In the email thread about the stub link attributes draft, which two reserved AS numbers does Les suggest using when a use case has no AS number?
## begin Selected excerpt
Hi, John:

Please gives concrete responses for my responses to Les’s comments at 
https://mailarchive.ietf.org/arch/msg/lsr/eH2TxbbLswA2jALjOZ6a2Lwien8/

If not, I would say both you and Les’s understanding of this draft is not 
correct.


Aijun Wang
China Telecom

> On Jan 14, 2022, at 23:43, John E Drake <[email protected]> 
> wrote:
> 
> 
> I agree with Les.  This draft is gratuitous and ill-considered.
>  
> Yours Irrespectively,
>  
> John
>  
>  
> Juniper Business Use Only
> From: Lsr <[email protected]> On Behalf Of Les Ginsberg (ginsberg)
> Sent: Friday, January 14, 2022 2:22 AM
> To: Aijun Wang <[email protected]>
> Cc: 'Peter Psenak' <[email protected]>; 'Christian Hopps' 
> <[email protected]>; [email protected]; 'Tony Li' <[email protected]>; 'lsr' 
> <[email protected]>; [email protected]; [email protected]
> Subject: Re: [Lsr] WG Adoption Call for draft-wang-lsr-stub-link-attributes-02
>  
> [External Email. Be cautious of content]
>  
> Aijun -
>  
> From: Lsr <[email protected]> On Behalf Of Aijun Wang
> Sent: Thursday, January 13, 2022 6:45 PM
> To: Les Ginsberg (ginsberg) <[email protected]>
> Cc: 'Peter Psenak' <[email protected]>; 'Christian Hopps' 
> <[email protected]>; [email protected]; 'Tony Li' <[email protected]>; 'lsr' 
> <[email protected]>; [email protected]; [email protected]
> Subject: Re: [Lsr] WG Adoption Call for draft-wang-lsr-stub-link-attributes-02
>  
> Hi, Les:
>  
> From: Les Ginsberg (ginsberg) <[email protected]> 
> Sent: Friday, January 14, 2022 9:18 AM
> To: Aijun Wang <[email protected]>
> Cc: Tony Li <[email protected]>; Christian Hopps <[email protected]>; Peter 
> Psenak <[email protected]>; [email protected]; lsr 
> <[email protected]>; [email protected]; [email protected]
> Subject: RE: [Lsr] WG Adoption Call for draft-wang-lsr-stub-link-attributes-02
>  
> Aijun –
>  
> In my first post on this thread I indicated that I thought RFC 5316 is 
> sufficient for the use cases described in this draft. The subsequent lengthy 
> discussions on this thread has convinced me that RFC 5316 is indeed 
> sufficient and there is no need for this draft.
>  
> Along the way some issues discussed were:
>  
> The requirement of RFC 5316 that AS # be advertised. It is true that in some 
> of the use cases you won’t have an AS #, but this can be addressed by using 
> one of the reserved ASNs (0 or 65535) or one of the private ASNs. So that 
> issue has been resolved.
## end Selected excerpt
## begin Dataset extract
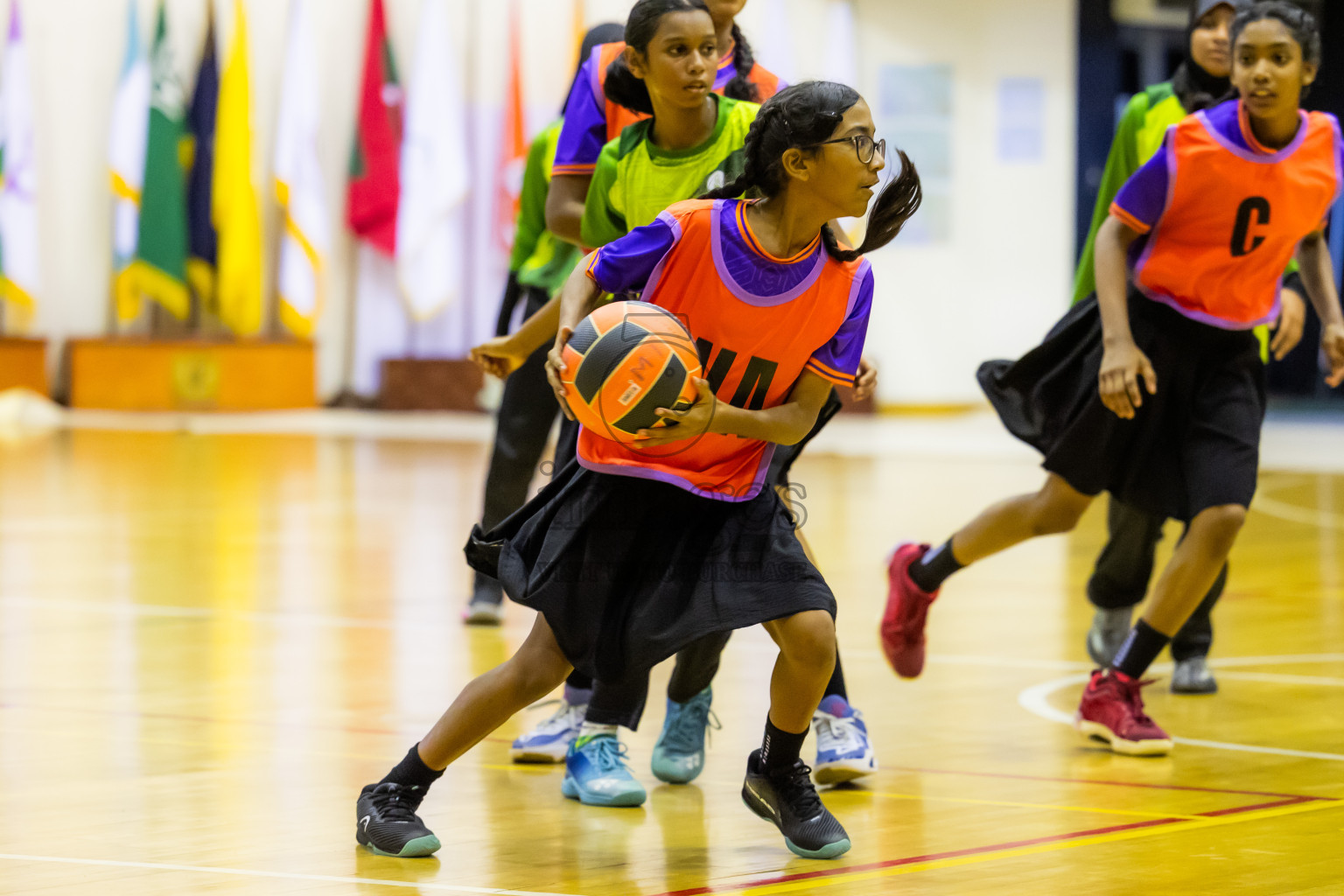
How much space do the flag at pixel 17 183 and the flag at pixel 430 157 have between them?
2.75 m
## end Dataset extract
## begin Dataset extract
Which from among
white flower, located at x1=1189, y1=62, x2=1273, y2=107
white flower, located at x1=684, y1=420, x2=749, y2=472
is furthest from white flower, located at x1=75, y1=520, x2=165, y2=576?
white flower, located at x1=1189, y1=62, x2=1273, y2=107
## end Dataset extract
§ Output of the task
0 and 65535